[start]
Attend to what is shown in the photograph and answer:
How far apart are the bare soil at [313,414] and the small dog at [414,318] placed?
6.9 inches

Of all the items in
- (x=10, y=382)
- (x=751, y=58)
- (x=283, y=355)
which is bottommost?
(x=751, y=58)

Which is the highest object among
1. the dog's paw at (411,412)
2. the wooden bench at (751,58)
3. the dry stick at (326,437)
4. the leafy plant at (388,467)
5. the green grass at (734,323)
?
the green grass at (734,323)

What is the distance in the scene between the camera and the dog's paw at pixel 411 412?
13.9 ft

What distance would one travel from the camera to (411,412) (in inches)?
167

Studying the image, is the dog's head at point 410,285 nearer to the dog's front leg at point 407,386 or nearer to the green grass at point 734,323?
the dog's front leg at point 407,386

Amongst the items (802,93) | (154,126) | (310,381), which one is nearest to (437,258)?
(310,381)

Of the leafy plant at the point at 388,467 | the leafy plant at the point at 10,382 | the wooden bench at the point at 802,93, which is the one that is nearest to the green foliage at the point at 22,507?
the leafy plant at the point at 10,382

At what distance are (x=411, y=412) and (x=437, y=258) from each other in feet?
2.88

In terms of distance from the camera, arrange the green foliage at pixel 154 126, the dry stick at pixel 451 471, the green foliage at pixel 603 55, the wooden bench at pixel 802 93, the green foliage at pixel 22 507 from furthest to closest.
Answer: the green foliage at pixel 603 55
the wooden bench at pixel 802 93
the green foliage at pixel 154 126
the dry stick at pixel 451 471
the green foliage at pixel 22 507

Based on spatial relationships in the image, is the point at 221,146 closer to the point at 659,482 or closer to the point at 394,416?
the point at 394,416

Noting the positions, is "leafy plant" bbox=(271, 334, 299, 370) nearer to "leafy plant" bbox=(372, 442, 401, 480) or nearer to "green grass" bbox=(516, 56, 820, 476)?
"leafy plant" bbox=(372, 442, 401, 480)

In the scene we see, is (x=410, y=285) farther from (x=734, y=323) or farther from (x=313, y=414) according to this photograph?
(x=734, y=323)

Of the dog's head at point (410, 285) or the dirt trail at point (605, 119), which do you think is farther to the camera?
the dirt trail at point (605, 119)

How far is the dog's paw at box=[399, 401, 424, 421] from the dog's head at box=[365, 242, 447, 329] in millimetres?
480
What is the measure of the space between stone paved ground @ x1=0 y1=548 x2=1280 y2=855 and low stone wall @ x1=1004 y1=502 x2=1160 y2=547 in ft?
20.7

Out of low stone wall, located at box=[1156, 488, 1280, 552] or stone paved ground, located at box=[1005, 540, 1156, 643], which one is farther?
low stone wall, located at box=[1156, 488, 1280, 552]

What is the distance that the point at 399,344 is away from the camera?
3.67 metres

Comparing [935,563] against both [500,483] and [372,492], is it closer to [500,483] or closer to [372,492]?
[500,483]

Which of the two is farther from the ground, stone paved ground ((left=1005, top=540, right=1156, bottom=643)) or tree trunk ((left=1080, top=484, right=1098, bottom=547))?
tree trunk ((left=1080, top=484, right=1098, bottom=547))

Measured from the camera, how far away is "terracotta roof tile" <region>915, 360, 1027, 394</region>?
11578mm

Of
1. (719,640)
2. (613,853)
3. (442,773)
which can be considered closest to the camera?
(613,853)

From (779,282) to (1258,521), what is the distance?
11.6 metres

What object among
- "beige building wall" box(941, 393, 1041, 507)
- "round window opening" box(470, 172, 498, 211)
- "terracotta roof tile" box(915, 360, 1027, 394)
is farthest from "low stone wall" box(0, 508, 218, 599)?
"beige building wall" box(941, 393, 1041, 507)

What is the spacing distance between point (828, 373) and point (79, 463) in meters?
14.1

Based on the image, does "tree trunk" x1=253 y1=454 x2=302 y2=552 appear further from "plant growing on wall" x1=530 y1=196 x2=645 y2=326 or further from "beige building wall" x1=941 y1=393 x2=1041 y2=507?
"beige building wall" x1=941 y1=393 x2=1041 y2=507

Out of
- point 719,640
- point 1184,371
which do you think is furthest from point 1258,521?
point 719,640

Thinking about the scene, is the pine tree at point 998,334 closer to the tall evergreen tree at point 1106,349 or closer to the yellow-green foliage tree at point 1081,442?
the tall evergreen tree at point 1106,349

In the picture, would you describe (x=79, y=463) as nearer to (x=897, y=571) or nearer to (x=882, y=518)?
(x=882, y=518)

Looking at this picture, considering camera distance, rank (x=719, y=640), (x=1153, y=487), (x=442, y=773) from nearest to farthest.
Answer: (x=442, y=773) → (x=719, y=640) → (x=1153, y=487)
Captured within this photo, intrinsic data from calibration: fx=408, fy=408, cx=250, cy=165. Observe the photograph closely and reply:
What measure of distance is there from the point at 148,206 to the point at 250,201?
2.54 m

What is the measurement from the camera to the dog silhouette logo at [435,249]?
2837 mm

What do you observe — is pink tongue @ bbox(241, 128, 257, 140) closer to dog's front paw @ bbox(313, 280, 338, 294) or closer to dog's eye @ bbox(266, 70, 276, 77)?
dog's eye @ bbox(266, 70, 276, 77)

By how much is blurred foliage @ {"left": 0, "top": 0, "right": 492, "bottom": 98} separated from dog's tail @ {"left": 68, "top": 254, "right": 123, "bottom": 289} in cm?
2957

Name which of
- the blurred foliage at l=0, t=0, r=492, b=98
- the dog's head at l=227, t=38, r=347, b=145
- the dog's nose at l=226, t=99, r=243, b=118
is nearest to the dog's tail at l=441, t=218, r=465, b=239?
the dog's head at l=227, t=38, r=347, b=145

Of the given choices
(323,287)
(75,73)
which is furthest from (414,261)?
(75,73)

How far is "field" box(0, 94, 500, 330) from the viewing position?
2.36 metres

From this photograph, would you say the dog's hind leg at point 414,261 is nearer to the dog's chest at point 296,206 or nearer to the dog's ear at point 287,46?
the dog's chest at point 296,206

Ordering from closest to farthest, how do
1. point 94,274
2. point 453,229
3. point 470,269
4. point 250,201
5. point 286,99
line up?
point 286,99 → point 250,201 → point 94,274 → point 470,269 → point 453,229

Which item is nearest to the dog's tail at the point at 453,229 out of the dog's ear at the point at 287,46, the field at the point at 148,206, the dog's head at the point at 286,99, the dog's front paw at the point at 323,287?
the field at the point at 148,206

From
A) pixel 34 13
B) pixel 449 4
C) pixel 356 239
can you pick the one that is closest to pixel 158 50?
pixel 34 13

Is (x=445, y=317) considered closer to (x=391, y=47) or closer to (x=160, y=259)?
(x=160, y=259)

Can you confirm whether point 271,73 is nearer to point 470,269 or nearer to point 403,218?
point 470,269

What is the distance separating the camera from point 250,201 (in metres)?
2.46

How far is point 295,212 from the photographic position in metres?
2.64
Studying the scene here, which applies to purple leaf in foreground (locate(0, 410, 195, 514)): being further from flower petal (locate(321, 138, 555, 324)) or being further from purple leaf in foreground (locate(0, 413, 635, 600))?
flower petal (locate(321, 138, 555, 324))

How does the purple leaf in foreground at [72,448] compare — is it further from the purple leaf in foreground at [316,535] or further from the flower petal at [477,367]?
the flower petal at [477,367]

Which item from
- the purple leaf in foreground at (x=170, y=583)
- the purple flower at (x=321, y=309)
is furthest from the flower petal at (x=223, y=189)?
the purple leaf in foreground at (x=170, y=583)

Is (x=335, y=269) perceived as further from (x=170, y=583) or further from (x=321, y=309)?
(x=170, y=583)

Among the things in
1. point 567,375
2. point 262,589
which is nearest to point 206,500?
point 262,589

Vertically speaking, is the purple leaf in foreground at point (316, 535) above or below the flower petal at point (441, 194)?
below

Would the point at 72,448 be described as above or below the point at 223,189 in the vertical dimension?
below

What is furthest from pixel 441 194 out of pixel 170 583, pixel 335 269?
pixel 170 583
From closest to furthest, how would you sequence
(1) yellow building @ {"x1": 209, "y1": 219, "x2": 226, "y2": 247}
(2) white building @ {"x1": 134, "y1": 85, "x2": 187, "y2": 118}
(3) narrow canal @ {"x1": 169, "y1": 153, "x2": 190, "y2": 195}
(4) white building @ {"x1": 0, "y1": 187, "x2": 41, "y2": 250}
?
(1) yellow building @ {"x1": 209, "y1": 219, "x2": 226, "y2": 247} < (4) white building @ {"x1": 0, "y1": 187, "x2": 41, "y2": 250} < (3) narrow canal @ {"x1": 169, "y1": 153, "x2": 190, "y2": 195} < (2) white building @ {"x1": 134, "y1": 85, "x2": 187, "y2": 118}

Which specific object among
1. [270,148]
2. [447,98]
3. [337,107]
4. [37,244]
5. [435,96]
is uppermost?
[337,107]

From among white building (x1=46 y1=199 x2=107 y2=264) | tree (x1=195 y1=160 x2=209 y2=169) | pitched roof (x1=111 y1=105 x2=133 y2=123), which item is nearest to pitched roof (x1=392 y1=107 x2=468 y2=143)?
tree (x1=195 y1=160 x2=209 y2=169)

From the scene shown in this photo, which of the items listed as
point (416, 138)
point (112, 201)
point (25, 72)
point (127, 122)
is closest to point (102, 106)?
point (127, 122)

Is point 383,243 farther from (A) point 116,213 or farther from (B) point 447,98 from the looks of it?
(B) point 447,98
[end]
== What needs to be done ==
Look above for the line containing "Which specific object among"; copy from it through the last line, exactly, and nothing more.

== Correct output ==
Which specific object among
1. [270,148]
2. [447,98]
3. [337,107]
4. [37,244]
5. [435,96]
is uppermost?
[337,107]

From among white building (x1=46 y1=199 x2=107 y2=264) | tree (x1=195 y1=160 x2=209 y2=169) | pitched roof (x1=111 y1=105 x2=133 y2=123), which item is nearest to pitched roof (x1=392 y1=107 x2=468 y2=143)?
tree (x1=195 y1=160 x2=209 y2=169)

From the scene shown in this photo, which of the items listed as
point (416, 138)
point (112, 201)
point (25, 72)
point (127, 122)
is closest to point (102, 106)?
point (127, 122)

Is point 383,243 farther from (A) point 116,213 or farther from (B) point 447,98 from the looks of it?
(B) point 447,98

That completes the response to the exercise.